Count the lines in the records below that contain the string "treeline", treating uppercase and lowercase as different, and give only that number.

## [ENTRIES SUPPLIED]
[Start]

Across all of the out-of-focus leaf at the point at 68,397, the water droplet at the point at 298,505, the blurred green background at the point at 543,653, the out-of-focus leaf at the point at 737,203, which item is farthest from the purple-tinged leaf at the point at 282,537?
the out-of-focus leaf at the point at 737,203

[End]
[Start]

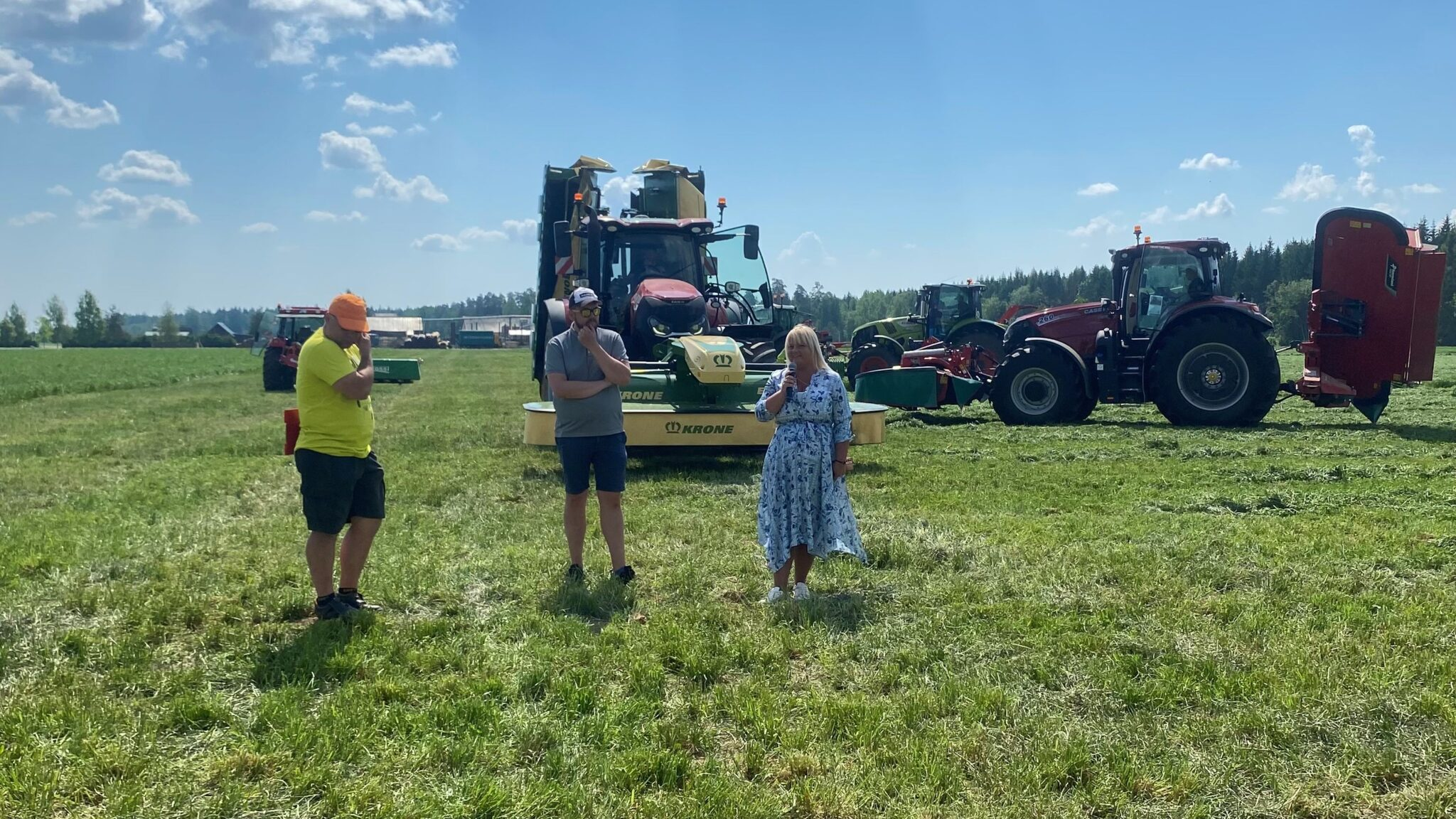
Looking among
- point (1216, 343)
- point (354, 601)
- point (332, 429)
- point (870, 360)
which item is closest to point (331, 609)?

[End]
[Start]

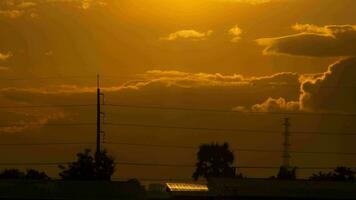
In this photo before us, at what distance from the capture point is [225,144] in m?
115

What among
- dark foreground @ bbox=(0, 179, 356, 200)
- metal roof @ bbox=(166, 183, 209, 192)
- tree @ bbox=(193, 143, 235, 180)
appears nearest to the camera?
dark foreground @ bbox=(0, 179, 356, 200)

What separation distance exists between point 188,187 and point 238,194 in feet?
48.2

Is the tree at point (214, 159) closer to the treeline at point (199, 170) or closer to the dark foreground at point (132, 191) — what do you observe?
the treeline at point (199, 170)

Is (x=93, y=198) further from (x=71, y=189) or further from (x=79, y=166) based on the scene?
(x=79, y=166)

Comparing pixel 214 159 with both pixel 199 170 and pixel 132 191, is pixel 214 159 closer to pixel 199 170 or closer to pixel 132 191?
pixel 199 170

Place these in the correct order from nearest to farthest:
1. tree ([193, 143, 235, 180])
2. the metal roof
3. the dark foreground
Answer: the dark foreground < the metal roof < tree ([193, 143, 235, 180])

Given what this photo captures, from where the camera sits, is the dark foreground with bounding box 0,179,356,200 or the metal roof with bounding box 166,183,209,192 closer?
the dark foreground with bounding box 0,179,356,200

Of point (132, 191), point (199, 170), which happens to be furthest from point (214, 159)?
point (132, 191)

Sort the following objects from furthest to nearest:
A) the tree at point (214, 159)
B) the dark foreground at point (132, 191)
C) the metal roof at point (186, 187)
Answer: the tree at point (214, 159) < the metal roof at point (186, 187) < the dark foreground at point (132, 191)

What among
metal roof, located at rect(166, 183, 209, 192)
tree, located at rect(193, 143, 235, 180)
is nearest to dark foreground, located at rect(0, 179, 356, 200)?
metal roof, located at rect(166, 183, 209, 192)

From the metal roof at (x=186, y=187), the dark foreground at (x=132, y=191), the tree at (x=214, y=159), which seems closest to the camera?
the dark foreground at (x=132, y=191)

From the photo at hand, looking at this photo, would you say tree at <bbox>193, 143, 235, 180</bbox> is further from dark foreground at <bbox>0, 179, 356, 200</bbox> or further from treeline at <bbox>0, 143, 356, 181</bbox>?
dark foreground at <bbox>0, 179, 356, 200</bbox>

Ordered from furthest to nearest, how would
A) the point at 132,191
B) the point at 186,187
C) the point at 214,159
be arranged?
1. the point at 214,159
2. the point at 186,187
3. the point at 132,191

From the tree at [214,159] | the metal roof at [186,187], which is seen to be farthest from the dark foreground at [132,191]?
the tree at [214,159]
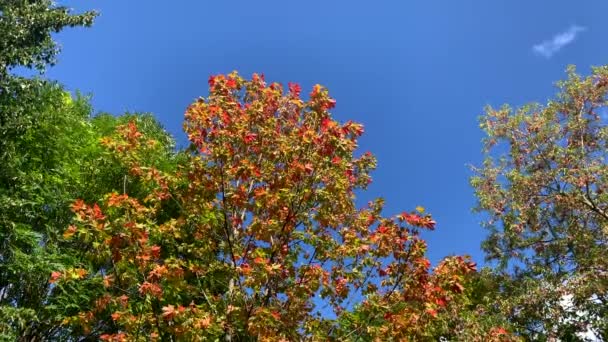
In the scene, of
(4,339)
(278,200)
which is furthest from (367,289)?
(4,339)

[End]

## [WORKED ANSWER]
3